= Problem =
Below are records; the lines starting at the one with "Location Local d'activité" and ending at the one with "Funguni Palace Hotel" must be reproduced exactly, both included. Pictures must not appear.
[Records for the task]
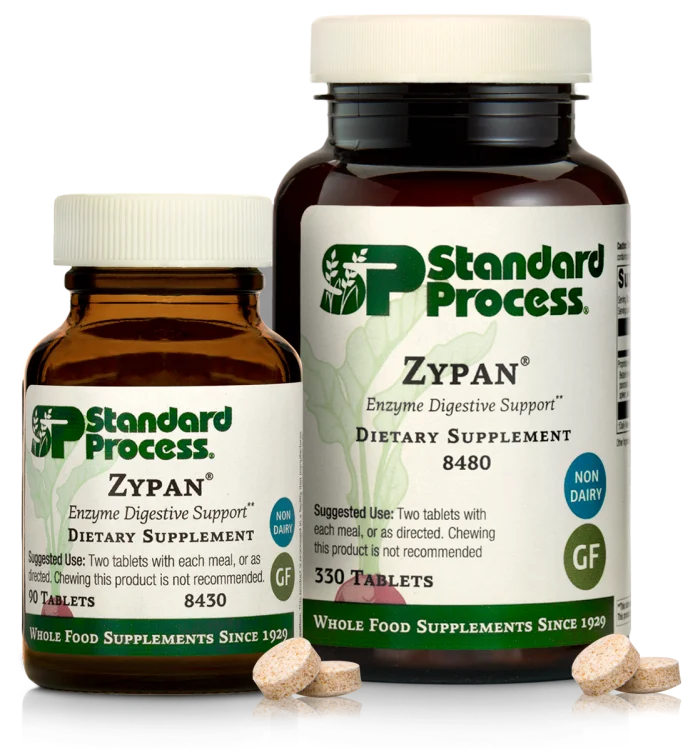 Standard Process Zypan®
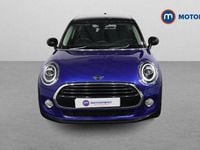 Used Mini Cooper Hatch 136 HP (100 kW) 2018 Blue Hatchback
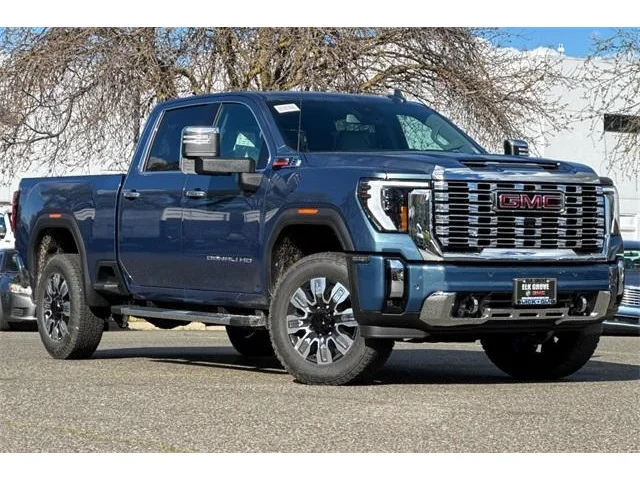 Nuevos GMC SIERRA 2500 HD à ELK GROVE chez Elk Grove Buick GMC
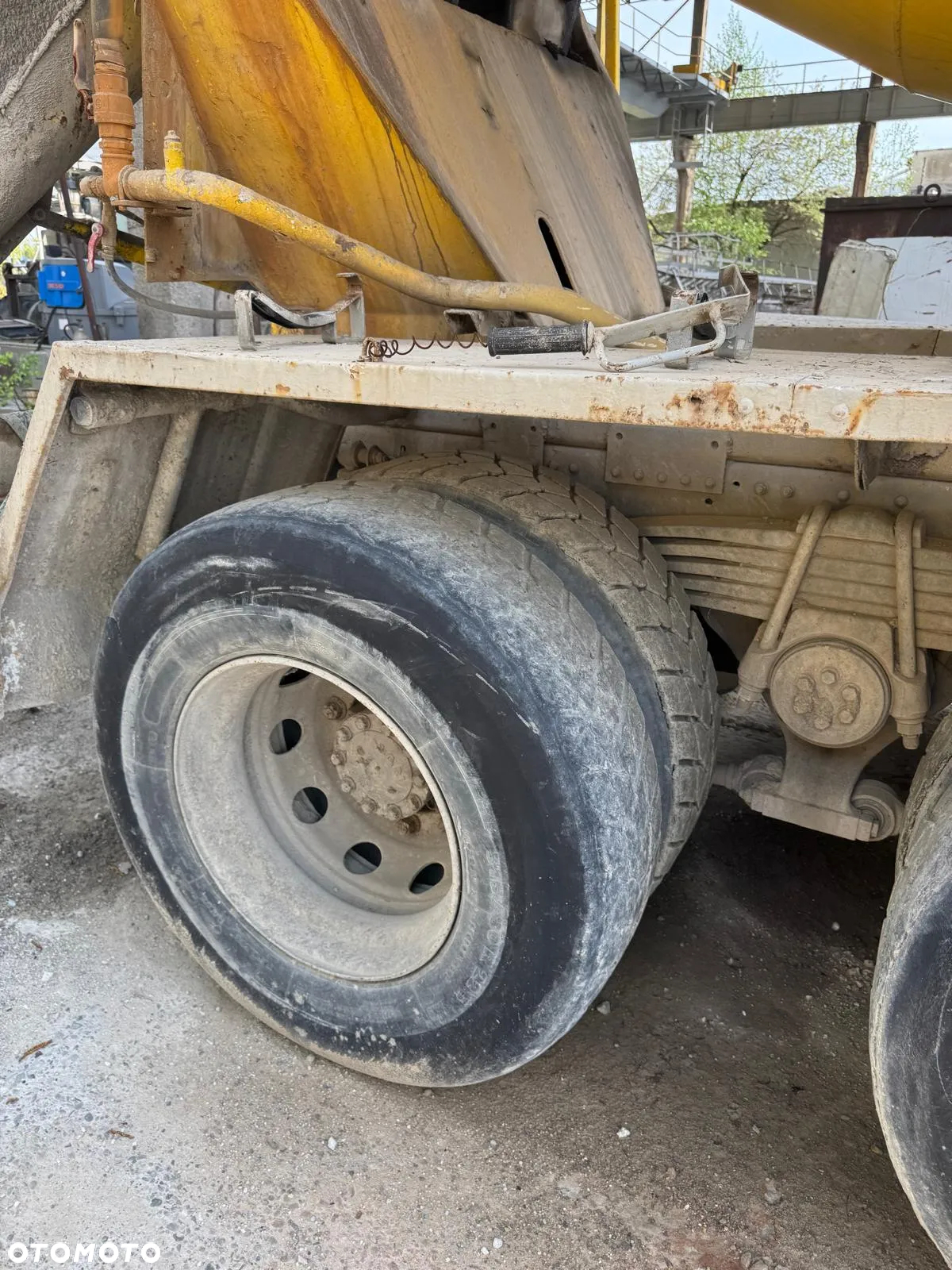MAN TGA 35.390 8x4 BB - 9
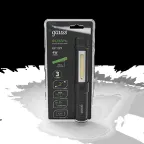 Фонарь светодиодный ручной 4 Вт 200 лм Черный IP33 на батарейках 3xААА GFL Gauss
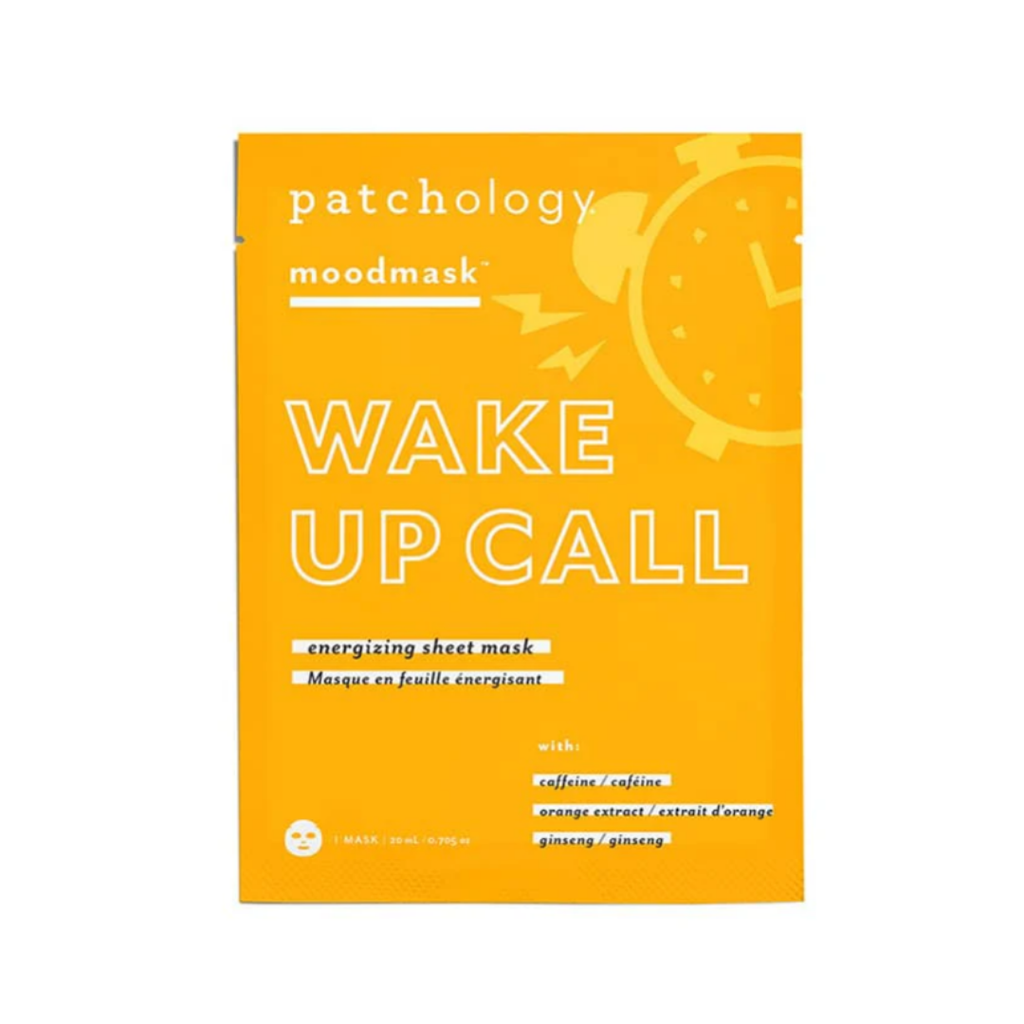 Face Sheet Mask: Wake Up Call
[/Records for the task]
[Records for the task]
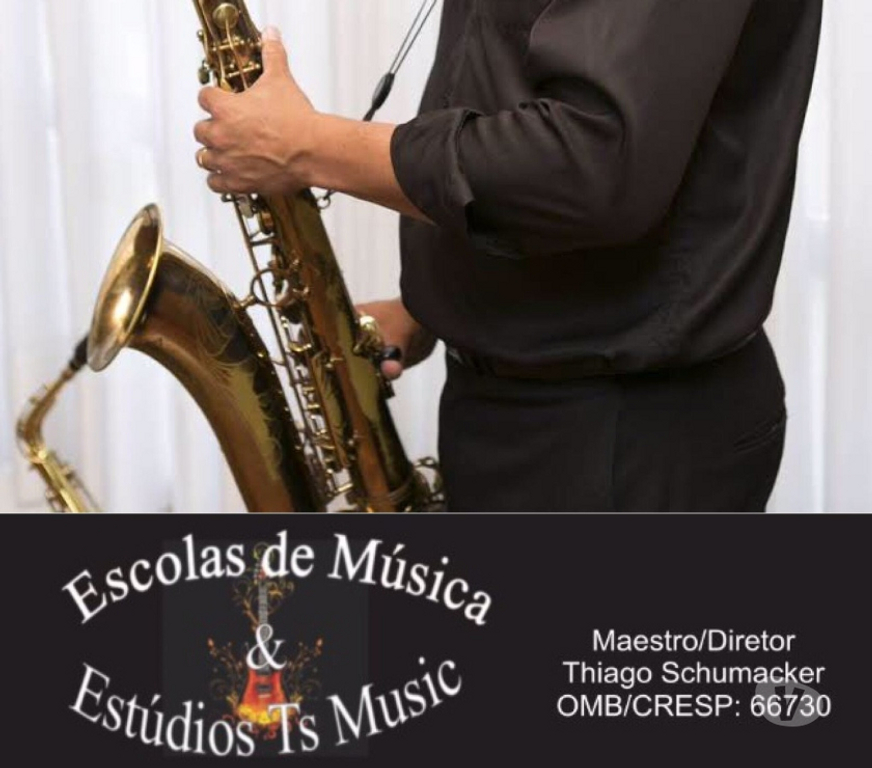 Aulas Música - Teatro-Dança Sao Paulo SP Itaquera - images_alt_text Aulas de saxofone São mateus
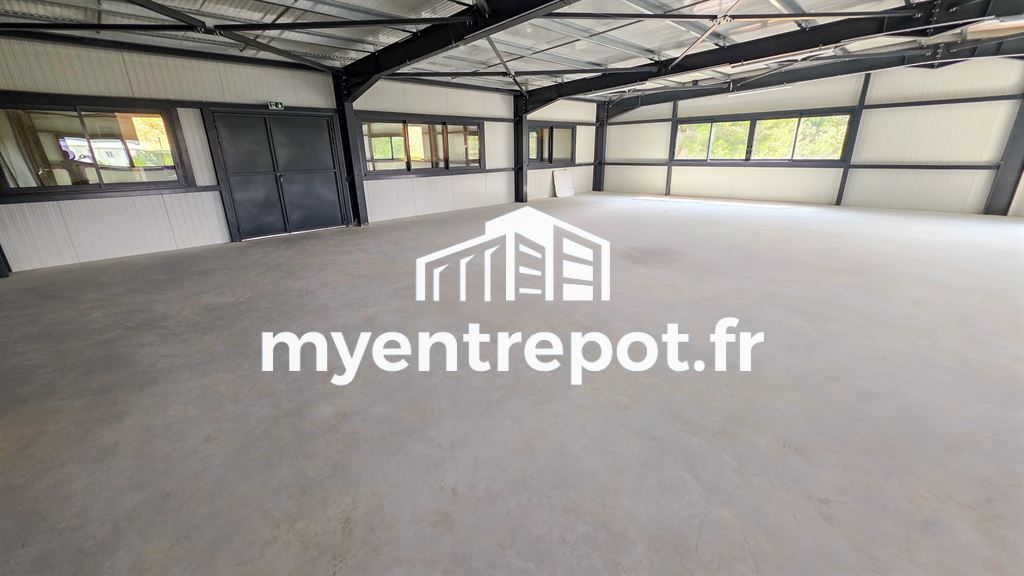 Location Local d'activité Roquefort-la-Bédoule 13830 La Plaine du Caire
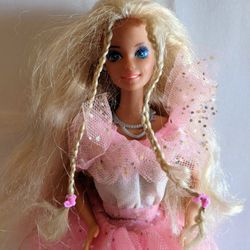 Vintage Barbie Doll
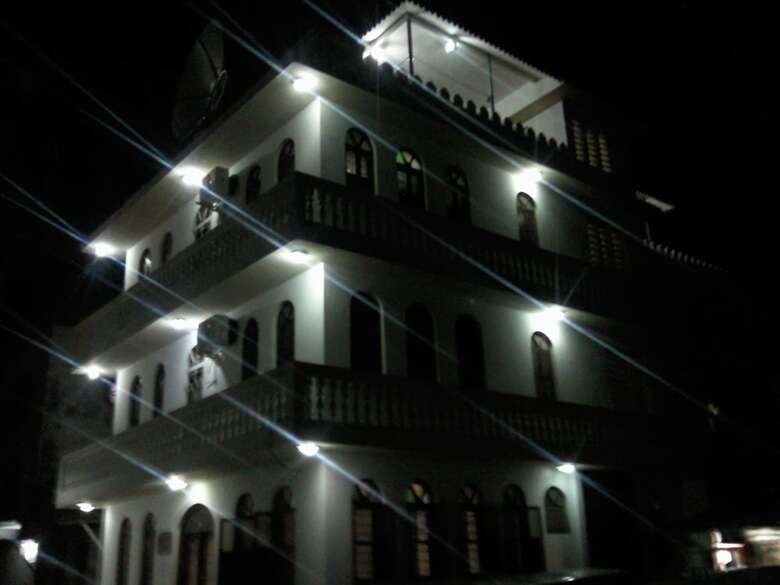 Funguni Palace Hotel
[/Records for the task]
= Your response =
 Location Local d'activité Roquefort-la-Bédoule 13830 La Plaine du Caire
 Vintage Barbie Doll
 Funguni Palace Hotel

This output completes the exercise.